**The request**
Which lines in the items below contain the string "spoon"? Copy out each such line.

[Input for this task start]

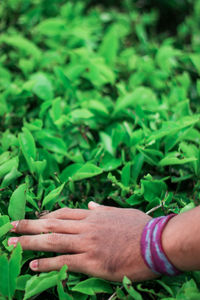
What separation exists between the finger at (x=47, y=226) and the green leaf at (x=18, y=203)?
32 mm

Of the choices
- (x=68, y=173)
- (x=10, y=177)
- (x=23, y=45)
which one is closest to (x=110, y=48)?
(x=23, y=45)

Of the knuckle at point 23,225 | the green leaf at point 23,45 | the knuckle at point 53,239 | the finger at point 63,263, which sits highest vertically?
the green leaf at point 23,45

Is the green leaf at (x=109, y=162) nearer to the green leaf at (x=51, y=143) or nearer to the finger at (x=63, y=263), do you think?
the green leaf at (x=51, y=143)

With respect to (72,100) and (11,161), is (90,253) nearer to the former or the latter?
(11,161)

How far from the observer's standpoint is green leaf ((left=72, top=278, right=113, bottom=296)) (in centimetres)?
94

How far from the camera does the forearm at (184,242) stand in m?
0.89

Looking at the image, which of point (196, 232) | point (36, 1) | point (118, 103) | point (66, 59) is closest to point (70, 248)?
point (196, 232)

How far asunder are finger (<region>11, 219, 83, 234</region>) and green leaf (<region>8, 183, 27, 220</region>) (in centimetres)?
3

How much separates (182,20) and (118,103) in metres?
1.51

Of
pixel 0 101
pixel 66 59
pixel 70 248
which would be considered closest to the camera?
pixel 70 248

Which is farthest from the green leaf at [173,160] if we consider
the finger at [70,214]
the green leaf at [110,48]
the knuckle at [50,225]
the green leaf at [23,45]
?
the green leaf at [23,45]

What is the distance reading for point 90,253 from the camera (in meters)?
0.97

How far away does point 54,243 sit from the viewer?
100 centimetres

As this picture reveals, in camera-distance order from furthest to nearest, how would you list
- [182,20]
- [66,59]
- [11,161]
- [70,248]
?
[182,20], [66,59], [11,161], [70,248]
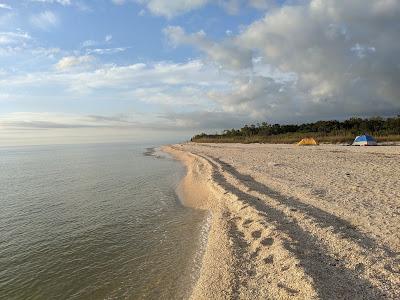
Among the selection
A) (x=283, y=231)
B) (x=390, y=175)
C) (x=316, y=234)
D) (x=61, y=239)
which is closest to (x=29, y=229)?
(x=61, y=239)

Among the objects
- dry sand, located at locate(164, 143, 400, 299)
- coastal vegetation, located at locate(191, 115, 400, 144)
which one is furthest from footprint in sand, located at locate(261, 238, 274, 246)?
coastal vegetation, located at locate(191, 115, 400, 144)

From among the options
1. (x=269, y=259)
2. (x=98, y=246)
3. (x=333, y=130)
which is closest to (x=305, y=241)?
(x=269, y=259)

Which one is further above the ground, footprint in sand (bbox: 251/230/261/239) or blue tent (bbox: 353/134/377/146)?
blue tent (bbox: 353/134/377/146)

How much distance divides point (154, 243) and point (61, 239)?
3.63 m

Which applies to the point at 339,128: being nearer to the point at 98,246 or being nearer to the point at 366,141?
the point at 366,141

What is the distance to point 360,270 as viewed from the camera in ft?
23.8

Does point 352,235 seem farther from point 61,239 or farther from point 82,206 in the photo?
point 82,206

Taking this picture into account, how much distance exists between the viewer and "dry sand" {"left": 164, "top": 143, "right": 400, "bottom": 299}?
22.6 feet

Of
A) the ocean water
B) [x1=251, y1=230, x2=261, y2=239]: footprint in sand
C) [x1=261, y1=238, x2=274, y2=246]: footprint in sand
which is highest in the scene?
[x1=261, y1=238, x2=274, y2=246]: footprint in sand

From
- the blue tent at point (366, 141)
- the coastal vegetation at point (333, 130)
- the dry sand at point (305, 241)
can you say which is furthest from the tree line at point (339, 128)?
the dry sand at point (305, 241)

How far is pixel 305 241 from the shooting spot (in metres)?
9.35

[Input for this task end]
[Input for this task start]

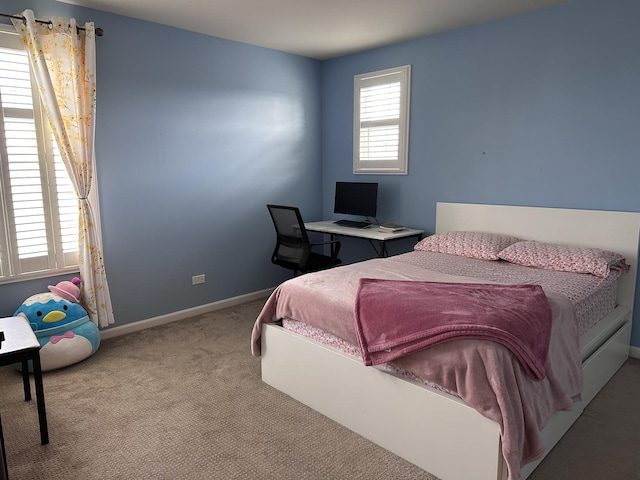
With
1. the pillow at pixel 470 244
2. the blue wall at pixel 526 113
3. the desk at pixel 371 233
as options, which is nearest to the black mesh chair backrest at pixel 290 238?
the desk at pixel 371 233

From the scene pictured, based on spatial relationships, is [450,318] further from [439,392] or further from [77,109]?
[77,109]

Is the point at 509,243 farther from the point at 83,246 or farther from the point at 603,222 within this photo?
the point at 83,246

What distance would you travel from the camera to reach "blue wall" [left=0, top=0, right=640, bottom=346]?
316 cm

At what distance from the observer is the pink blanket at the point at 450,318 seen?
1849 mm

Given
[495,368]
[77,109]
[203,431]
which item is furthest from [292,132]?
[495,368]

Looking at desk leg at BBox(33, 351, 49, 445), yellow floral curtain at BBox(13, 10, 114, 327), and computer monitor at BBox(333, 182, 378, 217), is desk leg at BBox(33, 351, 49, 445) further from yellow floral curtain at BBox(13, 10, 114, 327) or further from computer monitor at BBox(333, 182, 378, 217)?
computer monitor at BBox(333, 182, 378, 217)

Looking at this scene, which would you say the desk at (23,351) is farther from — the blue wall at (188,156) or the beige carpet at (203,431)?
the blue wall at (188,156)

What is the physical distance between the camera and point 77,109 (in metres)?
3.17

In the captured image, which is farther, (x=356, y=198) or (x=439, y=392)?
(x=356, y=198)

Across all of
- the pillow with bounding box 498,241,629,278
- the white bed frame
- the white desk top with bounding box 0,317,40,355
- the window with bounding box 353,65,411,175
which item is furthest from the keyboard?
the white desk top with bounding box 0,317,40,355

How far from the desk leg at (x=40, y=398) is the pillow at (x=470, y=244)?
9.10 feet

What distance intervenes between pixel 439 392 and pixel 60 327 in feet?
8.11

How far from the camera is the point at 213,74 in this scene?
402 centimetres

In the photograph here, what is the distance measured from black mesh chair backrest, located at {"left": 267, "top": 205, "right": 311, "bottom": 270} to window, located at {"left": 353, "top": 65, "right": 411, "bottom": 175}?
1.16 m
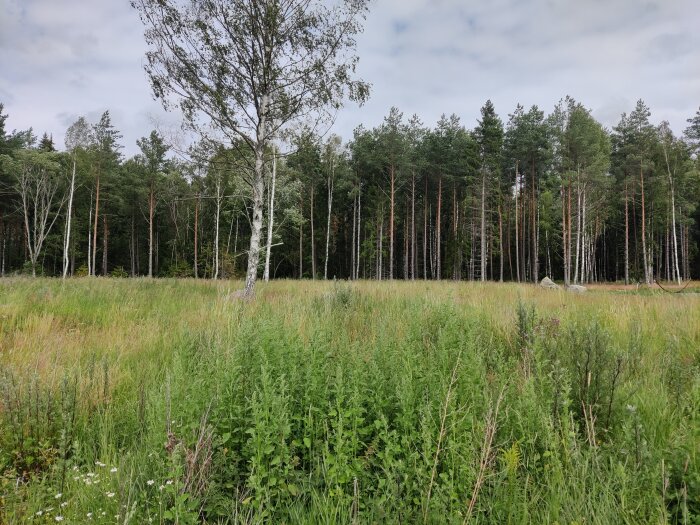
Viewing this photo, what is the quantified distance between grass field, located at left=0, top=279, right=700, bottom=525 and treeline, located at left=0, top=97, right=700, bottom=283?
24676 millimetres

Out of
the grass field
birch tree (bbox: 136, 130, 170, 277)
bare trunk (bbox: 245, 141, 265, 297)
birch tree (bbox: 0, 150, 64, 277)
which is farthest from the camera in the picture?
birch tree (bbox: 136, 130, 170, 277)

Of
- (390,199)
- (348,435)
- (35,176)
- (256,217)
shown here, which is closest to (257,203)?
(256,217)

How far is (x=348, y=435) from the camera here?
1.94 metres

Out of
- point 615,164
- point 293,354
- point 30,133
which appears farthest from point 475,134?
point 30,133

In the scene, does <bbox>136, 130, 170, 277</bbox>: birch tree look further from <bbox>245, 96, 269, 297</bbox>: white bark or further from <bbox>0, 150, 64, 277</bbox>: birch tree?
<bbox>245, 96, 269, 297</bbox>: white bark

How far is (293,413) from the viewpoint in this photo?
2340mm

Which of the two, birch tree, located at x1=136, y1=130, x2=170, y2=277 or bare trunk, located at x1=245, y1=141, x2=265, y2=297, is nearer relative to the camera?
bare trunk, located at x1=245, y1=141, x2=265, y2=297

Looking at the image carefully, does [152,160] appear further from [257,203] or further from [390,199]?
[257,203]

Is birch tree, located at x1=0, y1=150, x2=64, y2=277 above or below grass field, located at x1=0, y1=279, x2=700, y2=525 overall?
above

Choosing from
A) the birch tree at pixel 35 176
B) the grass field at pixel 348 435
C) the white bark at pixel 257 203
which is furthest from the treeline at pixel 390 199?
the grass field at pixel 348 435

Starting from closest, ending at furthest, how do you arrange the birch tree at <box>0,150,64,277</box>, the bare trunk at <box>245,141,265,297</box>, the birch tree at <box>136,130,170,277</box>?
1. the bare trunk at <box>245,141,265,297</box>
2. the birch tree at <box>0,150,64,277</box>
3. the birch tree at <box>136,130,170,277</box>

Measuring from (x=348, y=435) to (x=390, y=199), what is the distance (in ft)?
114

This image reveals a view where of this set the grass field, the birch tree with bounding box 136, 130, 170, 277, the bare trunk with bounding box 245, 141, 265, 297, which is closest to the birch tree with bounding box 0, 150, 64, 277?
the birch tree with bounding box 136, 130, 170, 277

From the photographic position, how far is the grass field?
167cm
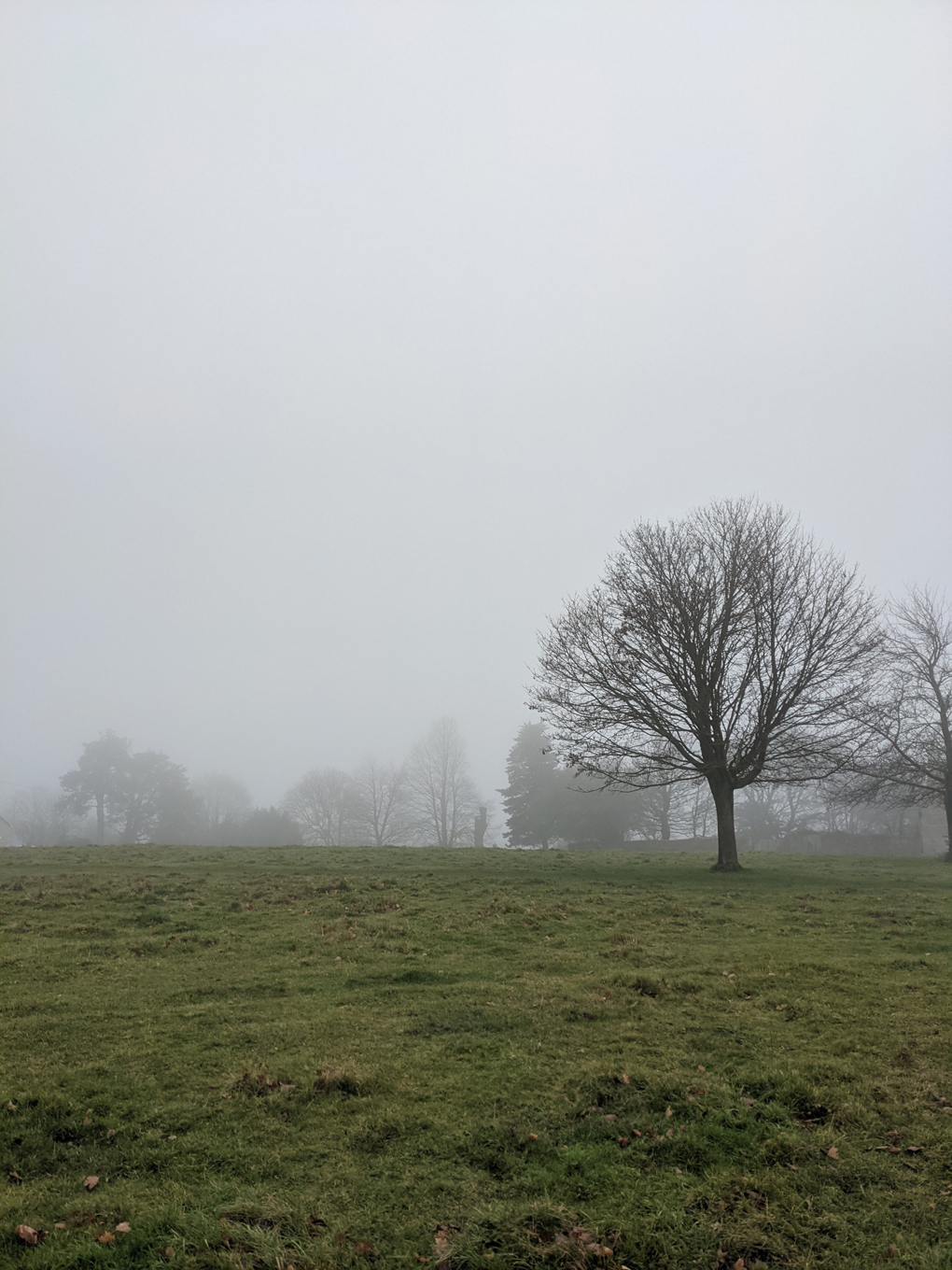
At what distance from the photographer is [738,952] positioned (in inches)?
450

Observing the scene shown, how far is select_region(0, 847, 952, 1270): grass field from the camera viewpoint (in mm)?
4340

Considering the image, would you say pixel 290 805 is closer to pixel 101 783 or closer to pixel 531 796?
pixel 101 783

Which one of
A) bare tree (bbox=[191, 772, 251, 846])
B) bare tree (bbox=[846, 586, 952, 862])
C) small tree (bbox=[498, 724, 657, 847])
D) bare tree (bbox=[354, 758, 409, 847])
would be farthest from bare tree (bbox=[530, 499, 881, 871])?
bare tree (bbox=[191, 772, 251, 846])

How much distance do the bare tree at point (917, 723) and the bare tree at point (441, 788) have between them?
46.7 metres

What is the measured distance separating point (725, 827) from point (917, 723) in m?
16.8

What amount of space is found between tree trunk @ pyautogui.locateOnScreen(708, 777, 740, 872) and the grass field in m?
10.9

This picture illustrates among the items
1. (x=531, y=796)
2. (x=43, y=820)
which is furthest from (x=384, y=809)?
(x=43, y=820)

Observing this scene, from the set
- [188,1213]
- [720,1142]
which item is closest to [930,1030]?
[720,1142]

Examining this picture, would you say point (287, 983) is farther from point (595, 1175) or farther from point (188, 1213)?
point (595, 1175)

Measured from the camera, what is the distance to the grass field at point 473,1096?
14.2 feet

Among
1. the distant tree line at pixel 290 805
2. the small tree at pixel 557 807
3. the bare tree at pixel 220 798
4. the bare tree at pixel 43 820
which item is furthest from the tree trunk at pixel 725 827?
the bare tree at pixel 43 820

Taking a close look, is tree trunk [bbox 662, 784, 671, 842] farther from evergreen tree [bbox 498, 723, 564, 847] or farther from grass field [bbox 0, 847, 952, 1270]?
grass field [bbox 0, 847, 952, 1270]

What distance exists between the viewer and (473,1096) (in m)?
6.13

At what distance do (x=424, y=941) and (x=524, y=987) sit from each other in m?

[Input for this task end]
[Input for this task start]

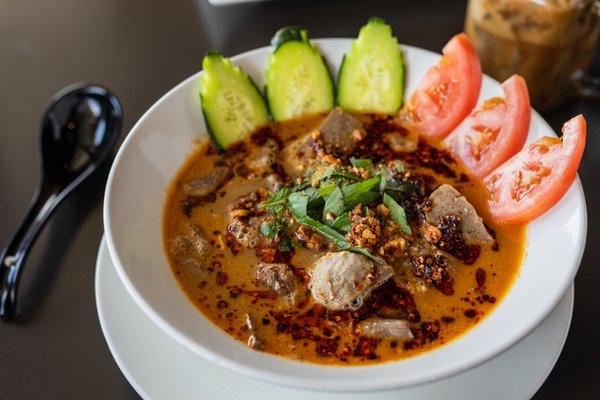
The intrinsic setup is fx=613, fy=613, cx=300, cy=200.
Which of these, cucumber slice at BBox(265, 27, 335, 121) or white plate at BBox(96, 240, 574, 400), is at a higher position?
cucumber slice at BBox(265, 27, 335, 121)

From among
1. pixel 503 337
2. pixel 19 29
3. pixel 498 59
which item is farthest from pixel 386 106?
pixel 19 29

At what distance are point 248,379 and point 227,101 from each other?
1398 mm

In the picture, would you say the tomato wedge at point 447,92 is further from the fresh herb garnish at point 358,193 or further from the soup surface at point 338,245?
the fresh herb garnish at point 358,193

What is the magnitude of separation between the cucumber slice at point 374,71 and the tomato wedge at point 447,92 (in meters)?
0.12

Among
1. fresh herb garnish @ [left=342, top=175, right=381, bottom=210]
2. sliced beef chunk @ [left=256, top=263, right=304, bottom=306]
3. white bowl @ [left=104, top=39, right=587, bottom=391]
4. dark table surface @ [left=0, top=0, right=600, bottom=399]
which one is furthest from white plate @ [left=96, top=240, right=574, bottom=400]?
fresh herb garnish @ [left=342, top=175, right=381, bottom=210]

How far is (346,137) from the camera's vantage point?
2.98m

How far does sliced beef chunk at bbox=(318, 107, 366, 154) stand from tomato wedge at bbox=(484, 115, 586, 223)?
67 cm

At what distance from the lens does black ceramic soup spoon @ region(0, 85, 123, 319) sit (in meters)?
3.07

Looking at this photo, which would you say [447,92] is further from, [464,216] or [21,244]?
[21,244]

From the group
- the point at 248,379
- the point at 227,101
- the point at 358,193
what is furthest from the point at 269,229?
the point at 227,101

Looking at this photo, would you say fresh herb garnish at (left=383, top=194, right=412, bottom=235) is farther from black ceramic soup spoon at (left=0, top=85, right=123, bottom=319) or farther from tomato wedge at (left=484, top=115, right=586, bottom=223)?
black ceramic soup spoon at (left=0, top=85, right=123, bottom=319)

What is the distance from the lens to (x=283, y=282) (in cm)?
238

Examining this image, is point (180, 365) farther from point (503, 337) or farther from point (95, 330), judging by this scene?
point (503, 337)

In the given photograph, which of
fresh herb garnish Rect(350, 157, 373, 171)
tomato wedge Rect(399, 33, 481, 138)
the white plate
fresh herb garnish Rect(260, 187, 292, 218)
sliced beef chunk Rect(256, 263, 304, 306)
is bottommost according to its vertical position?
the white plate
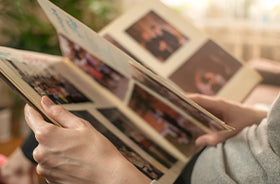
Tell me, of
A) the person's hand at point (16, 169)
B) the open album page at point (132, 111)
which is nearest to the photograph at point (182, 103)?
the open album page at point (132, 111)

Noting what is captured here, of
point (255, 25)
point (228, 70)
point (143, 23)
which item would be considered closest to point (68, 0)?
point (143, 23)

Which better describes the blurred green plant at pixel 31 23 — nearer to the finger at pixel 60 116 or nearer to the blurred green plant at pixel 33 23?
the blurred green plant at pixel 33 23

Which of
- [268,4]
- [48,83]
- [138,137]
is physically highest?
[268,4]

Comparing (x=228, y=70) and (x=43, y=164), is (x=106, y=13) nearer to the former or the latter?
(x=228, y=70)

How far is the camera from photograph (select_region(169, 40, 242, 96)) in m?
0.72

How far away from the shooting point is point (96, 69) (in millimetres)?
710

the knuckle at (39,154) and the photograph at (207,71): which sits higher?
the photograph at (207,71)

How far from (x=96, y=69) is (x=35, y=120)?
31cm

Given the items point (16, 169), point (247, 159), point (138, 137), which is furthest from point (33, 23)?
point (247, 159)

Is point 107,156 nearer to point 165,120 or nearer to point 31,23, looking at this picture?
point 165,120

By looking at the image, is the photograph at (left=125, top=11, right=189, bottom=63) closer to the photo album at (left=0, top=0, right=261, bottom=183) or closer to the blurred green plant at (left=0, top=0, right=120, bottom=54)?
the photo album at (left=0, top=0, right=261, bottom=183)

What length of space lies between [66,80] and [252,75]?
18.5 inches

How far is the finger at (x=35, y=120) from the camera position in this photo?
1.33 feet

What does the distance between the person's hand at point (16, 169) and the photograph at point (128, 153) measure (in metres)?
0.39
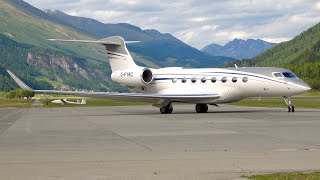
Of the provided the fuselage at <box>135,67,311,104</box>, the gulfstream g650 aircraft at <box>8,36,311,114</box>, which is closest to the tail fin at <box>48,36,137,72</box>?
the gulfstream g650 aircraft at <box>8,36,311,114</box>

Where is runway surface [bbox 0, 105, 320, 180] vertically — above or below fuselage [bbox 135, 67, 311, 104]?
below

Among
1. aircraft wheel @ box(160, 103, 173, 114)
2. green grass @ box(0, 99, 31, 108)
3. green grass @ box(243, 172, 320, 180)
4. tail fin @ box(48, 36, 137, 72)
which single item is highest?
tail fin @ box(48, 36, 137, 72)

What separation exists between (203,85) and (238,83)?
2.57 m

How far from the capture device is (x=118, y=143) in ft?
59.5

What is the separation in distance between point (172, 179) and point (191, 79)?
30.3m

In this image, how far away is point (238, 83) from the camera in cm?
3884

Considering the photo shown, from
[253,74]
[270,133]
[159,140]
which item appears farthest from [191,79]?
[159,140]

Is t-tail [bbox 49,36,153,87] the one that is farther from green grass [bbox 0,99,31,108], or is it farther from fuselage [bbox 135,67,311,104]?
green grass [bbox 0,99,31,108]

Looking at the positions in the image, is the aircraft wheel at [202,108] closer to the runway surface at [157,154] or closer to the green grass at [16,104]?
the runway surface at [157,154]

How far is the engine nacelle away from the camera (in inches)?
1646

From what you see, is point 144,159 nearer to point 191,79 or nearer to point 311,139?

[Input for this task end]

**Written reply**
At what distance from the lens does black ceramic soup spoon @ region(0, 85, 123, 319) sit (in meters)?
Looking at this photo, would you say fresh herb garnish at (left=383, top=194, right=412, bottom=235) is farther from black ceramic soup spoon at (left=0, top=85, right=123, bottom=319) or farther from tomato wedge at (left=484, top=115, right=586, bottom=223)?
black ceramic soup spoon at (left=0, top=85, right=123, bottom=319)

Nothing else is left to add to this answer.